→ **READING PASSAGE**
What sock landed cost means

Sock landed cost is the full cost to get one pair into your warehouse. It starts with the FOB or EXW unit price, then adds packaging, inland freight to port, export docs, ocean or air freight, import duty, customs brokerage, insurance, and bank fees. It can also include destination delivery if your supplier quotes DDP.

Here is a working example. A 10,000-pair order at $0.78 FOB has a factory value of $7,800. Add $250 for packaging, $180 for inland trucking and export handling, $2,400 for sea freight, $650 for duty, $180 for brokerage, and $75 for wire fees. Total landed cost becomes $11,535, or $1.15 per pair. The factory quote alone would hide 47 cents per pair of extra cost.

Carton size changes the math too. A 40-foot container usually carries about 58 to 68 cubic meters of cargo, but sock cartons do not fill that space evenly. A 200-pair carton in a simple polybag may ship at about 0.035 to 0.045 cubic meters, while thicker retail packs push that higher. Less density means higher freight per pair.

Cost lines buyers should price in

Use every charge that leaves your account. Skip guesswork. A usable landed cost sheet for socks should include product price, sample freight if charged back, lab dip or strike-off cost, polybag or retail packaging, carton and carton labels, inland haulage, origin handling, ocean or air freight, duty, customs entry, insurance, and payment fees. If your market charges VAT at import, track it separately because it may be reclaimable.

If the factory offers sample development from 100 pairs, keep that cost separate from production pricing unless the buyer will not recover it elsewhere. The same applies to tooling, such as a new jacquard file or custom carton plate.

→ **TO BE DONE**
- 1) In the sock landed cost text, what does the 10,000-pair example give as the landed cost per pair?
- 2) Write the next part of the piece on sock landed cost, starting after its last sentence.

→ **PROVIDED RECORDS**
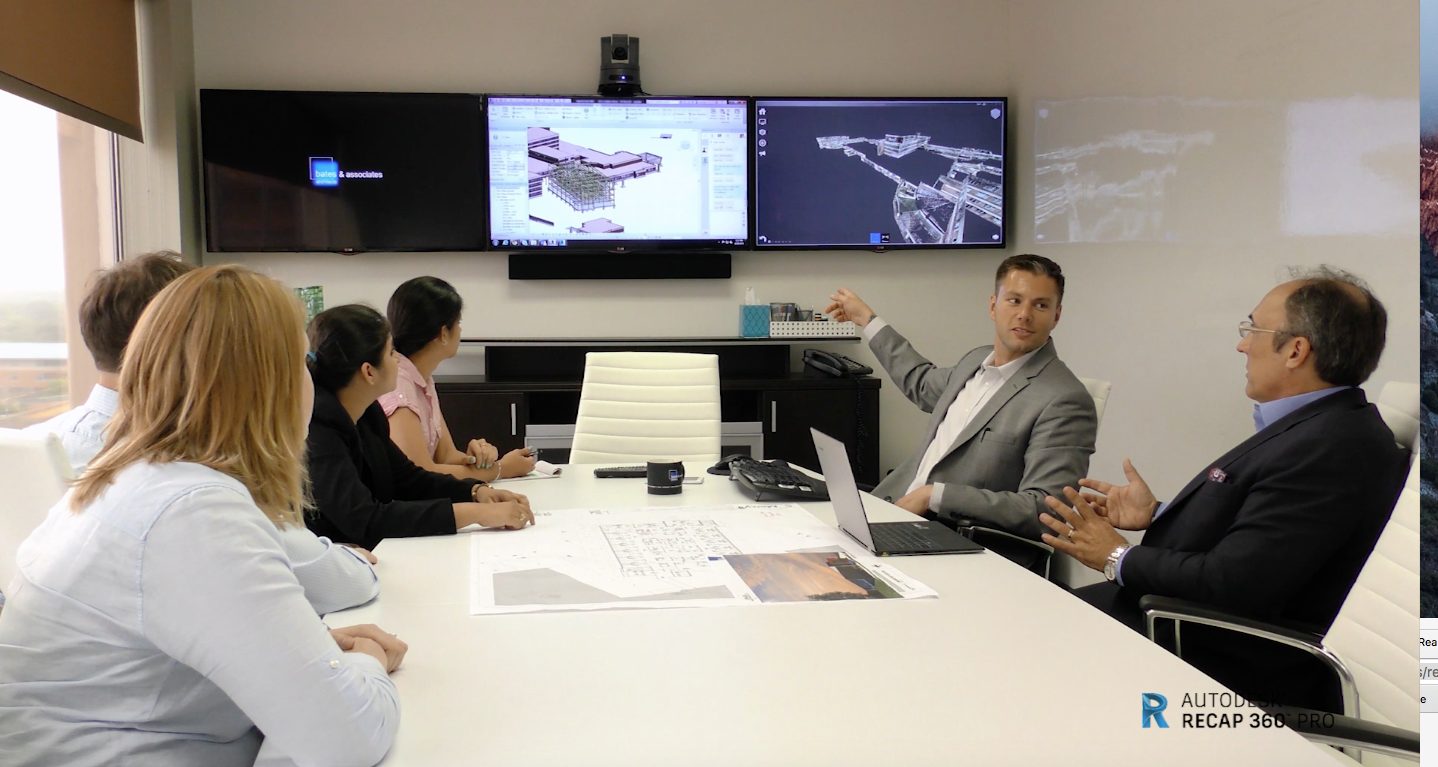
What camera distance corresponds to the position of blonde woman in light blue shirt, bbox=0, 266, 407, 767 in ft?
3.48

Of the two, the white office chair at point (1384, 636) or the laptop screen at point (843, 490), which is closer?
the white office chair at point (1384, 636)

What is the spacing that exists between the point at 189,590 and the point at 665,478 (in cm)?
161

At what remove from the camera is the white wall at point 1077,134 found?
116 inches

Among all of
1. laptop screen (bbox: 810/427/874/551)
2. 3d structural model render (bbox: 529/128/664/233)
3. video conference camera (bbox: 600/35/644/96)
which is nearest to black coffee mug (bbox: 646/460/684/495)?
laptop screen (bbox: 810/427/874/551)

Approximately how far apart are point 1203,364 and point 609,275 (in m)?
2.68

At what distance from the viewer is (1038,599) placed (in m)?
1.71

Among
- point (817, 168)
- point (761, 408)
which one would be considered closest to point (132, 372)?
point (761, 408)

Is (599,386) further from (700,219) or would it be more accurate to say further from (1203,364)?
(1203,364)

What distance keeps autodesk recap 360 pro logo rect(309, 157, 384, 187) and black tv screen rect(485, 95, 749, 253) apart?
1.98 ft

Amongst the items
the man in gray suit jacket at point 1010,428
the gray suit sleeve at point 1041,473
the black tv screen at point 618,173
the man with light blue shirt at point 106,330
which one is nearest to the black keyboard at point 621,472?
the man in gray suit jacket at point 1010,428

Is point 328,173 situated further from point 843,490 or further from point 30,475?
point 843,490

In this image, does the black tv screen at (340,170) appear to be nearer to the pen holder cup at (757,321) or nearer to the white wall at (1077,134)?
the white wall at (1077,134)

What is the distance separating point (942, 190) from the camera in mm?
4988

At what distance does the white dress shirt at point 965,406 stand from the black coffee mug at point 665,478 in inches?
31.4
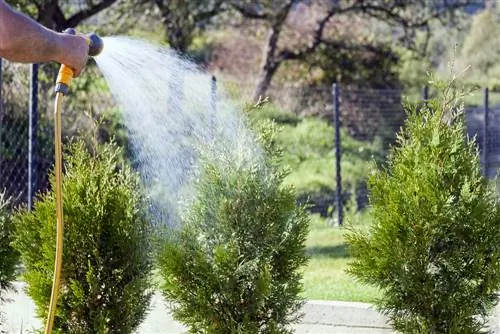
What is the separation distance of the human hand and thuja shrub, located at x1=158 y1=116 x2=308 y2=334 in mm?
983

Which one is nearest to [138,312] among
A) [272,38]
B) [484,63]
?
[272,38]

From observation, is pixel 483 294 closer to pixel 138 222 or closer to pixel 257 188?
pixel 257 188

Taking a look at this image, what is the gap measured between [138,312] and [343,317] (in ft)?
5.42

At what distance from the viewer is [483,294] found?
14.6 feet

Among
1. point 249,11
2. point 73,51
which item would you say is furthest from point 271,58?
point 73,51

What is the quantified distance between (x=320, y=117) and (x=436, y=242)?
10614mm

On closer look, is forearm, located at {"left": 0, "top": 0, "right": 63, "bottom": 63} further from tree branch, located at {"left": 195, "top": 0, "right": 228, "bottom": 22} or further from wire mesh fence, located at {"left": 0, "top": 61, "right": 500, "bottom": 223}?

→ **ANSWERS BY TASK**
- 1) $1.15 per pair.

- 2)
How order size changes unit cost

Order size changes sock landed cost because fixed charges get spread across different volumes. A $280 customs entry fee is $0.28 per pair on 1,000 pairs. On 10,000 pairs, it falls to $0.028 per pair. Freight booking, inspection travel, carton labels, and bank fees work the same way.

That is why a small order often looks expensive. It is. A 3,000-pair order at $0.60 FOB can land near $0.92 to $1.02 per pair if you use air freight or if the shipment is dense but underfilled. A 20,000-pair repeat order in the same style can land closer to $0.70 to $0.80 per pair on sea freight, depending on duty and carton count. The product did not get cheaper. The overhead just spread better.

Buyers should model at least three order sizes before signing off pricing: 1,000 pairs, 5,000 pairs, and 20,000 pairs. If the margin only works at the largest number, the quote is not safe for a trial run.

How construction affects cost

Construction changes both factory price and freight. A 132-needle cotton crew sock with basic rib, terry sole, and a plain logo usually costs less than a 168-needle dress sock or a 200-needle merino blend. More needles slow production and raise yarn control demands. Fine-gauge socks also need tighter inspection because skipped stitches, needle marks, and tension shifts show faster.

Common ranges help with planning. A basic 132-needle cotton crew sock may land at $0.48 to $0.85 FOB. A 144-needle athletic sock with terry cushioning and arch support often sits around $0.72 to $1.20 FOB. A 168 to 200 needle dress sock or merino blend can run $1.10 to $2.40 FOB, depending on yarn count, knit pattern, and wash finish.

Ask for exact weight in grams per pair. A 40 g pair and a 70 g pair do not ship at the same cost. For adult crew socks, 45 g to 65 g is common. Heavy cushioned sport styles can reach 70 g to 95 g. Weight affects carton density, freight, and sometimes duty if your customs entry uses net or gross weight checks.

A simple landed cost formula

Use one formula and keep it fixed across quotes. Start with the unit price, then add origin cost, freight, duty, and destination charges, then divide by total pairs.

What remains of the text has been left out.